The important thing is, is that you're growing, if you're growing. God's not so concerned as to whether or not you've arrived, but are you growing. Can you look back last year and say, "I'm different this year than I was last year"? Hopefully nobody has to say, "I'm different, I'm worse". Well, what is a healthy self-image? First of all, you don't think more highly of yourself than you ought to. Because the minute you start thinking that you're really important, you're gonna automatically start thinking somebody else is unimportant. And there is nothing, I don't think, that hurts God's heart worse than if we treat somebody as if they're beneath us or not as good as we are.

And sometimes, the people that are the most guilty of that are the ones that are in charge. So, I make it my business when I'm in these arenas, I talk to everybody sitting back there that I run into, greet them, and thank them. And, you know, look, look for the person nobody's paying attention to and talk to them. Don't go trying to just get to the most important person in the room. Look for the person that looks lonely. Look for the person that looks needy. "Well, Joyce I'd rather hang out with my friends".

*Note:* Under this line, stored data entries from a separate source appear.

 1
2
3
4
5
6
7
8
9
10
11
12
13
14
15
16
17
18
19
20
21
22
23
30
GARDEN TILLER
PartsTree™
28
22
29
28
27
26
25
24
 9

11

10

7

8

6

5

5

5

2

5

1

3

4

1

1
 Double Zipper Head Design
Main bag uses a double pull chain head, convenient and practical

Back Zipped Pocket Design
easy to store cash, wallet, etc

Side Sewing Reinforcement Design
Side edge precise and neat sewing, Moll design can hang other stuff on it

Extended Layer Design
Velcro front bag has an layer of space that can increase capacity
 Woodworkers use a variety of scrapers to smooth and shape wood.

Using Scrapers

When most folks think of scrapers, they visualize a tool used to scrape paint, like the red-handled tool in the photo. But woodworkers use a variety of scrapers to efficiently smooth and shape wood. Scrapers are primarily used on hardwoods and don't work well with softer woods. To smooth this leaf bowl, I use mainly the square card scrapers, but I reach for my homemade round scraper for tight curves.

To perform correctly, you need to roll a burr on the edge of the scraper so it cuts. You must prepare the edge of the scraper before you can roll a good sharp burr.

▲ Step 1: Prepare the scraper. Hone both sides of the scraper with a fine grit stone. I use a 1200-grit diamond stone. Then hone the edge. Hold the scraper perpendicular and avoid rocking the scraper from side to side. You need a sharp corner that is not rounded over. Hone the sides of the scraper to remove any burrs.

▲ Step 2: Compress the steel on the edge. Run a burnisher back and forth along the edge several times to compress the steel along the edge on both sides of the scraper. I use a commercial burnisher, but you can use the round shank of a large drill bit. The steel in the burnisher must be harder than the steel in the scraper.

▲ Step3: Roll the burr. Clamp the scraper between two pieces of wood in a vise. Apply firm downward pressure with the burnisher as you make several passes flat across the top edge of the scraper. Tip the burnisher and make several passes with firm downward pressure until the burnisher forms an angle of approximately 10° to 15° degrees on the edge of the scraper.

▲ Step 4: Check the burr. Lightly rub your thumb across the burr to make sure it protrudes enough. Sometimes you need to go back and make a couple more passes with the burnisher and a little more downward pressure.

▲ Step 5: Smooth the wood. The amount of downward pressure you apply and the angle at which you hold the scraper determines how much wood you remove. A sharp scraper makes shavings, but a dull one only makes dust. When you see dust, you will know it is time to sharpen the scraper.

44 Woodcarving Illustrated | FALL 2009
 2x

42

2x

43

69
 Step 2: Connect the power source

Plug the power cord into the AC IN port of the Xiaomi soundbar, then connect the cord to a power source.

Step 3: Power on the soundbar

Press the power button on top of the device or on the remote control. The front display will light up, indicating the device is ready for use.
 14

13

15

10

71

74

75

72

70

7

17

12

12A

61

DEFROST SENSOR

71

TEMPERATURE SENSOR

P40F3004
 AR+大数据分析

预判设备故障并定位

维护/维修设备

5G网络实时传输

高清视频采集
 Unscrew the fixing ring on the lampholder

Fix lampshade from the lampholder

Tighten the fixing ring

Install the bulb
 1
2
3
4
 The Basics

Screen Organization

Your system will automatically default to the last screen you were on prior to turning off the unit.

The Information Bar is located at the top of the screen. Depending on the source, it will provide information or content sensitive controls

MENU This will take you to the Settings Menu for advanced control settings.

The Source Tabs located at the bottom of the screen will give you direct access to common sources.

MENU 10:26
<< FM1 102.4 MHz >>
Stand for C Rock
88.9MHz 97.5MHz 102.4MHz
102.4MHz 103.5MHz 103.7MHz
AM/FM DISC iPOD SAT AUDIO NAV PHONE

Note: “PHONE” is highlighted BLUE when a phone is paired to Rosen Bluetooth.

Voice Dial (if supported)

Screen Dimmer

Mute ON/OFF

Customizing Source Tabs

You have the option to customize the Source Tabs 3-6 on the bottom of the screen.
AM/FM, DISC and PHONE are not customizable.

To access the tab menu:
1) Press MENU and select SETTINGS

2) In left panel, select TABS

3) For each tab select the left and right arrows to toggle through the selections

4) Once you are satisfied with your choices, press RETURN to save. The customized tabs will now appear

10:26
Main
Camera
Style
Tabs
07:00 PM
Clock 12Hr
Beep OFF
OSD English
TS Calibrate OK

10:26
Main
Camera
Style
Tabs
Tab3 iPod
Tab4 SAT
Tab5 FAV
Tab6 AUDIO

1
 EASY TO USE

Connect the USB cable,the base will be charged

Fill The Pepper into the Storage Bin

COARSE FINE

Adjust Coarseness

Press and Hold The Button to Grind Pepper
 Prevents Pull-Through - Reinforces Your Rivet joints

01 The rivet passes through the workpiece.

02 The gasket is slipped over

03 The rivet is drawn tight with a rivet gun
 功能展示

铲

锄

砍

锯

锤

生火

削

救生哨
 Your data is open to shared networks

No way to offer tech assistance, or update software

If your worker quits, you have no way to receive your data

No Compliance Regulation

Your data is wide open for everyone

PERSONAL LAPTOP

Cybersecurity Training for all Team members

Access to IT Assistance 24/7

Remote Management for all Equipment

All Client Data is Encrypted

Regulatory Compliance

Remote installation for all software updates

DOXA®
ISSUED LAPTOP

Well, who wouldn't? You know, let's just quit being in our little groups, my little Christian groupie friends, and I don't talk to anybody else. The world is so full of hurting people. And we are not too important. I said, we are not too important to pay attention to them. Amen? We're not even too important to pay attention to a sinner. They don't have to become your best buddy, but you need to treat 'em right. I always say hang out with sinners, as long as you're affecting them and they're not infecting you.